Task objective
In this exercise, set down every entry that follows exactly as it appears.

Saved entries

....

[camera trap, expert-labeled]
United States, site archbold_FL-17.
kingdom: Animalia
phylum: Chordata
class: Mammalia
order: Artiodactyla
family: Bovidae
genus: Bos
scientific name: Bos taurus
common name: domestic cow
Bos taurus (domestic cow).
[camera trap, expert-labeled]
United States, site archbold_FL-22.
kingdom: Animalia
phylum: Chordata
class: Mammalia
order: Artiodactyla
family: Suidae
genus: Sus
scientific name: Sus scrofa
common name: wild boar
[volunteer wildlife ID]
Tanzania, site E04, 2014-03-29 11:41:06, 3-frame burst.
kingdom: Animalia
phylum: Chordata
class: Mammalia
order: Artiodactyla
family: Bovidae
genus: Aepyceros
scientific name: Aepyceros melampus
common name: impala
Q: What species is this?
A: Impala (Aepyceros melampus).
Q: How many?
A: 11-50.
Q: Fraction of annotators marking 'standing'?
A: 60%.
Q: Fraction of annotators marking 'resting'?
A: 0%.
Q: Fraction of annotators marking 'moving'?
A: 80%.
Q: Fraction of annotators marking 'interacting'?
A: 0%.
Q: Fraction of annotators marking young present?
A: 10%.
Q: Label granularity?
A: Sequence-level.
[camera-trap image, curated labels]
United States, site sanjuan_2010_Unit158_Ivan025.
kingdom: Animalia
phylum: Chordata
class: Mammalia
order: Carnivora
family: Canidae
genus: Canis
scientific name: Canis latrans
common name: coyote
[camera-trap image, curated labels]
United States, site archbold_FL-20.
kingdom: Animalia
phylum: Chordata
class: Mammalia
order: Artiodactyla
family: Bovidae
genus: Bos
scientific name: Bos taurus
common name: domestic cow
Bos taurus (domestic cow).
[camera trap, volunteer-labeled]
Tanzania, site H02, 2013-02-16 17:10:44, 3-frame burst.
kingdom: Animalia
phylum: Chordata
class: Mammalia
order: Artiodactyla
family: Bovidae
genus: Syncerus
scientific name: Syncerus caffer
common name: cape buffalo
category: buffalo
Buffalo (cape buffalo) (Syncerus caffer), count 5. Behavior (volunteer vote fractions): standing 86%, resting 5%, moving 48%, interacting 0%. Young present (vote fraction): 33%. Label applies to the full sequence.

....

Result of this task
[camera trap, expert-labeled]
United States, site archbold_FL-17.
kingdom: Animalia
phylum: Chordata
class: Mammalia
order: Artiodactyla
family: Bovidae
genus: Bos
scientific name: Bos taurus
common name: domestic cow
Bos taurus (domestic cow).
[camera trap, expert-labeled]
United States, site archbold_FL-22.
kingdom: Animalia
phylum: Chordata
class: Mammalia
order: Artiodactyla
family: Suidae
genus: Sus
scientific name: Sus scrofa
common name: wild boar
[volunteer wildlife ID]
Tanzania, site E04, 2014-03-29 11:41:06, 3-frame burst.
kingdom: Animalia
phylum: Chordata
class: Mammalia
order: Artiodactyla
family: Bovidae
genus: Aepyceros
scientific name: Aepyceros melampus
common name: impala
Q: What species is this?
A: Impala (Aepyceros melampus).
Q: How many?
A: 11-50.
Q: Fraction of annotators marking 'standing'?
A: 60%.
Q: Fraction of annotators marking 'resting'?
A: 0%.
Q: Fraction of annotators marking 'moving'?
A: 80%.
Q: Fraction of annotators marking 'interacting'?
A: 0%.
Q: Fraction of annotators marking young present?
A: 10%.
Q: Label granularity?
A: Sequence-level.
[camera-trap image, curated labels]
United States, site sanjuan_2010_Unit158_Ivan025.
kingdom: Animalia
phylum: Chordata
class: Mammalia
order: Carnivora
family: Canidae
genus: Canis
scientific name: Canis latrans
common name: coyote
[camera-trap image, curated labels]
United States, site archbold_FL-20.
kingdom: Animalia
phylum: Chordata
class: Mammalia
order: Artiodactyla
family: Bovidae
genus: Bos
scientific name: Bos taurus
common name: domestic cow
Bos taurus (domestic cow).
[camera trap, volunteer-labeled]
Tanzania, site H02, 2013-02-16 17:10:44, 3-frame burst.
kingdom: Animalia
phylum: Chordata
class: Mammalia
order: Artiodactyla
family: Bovidae
genus: Syncerus
scientific name: Syncerus caffer
common name: cape buffalo
category: buffalo
Buffalo (cape buffalo) (Syncerus caffer), count 5. Behavior (volunteer vote fractions): standing 86%, resting 5%, moving 48%, interacting 0%. Young present (vote fraction): 33%. Label applies to the full sequence.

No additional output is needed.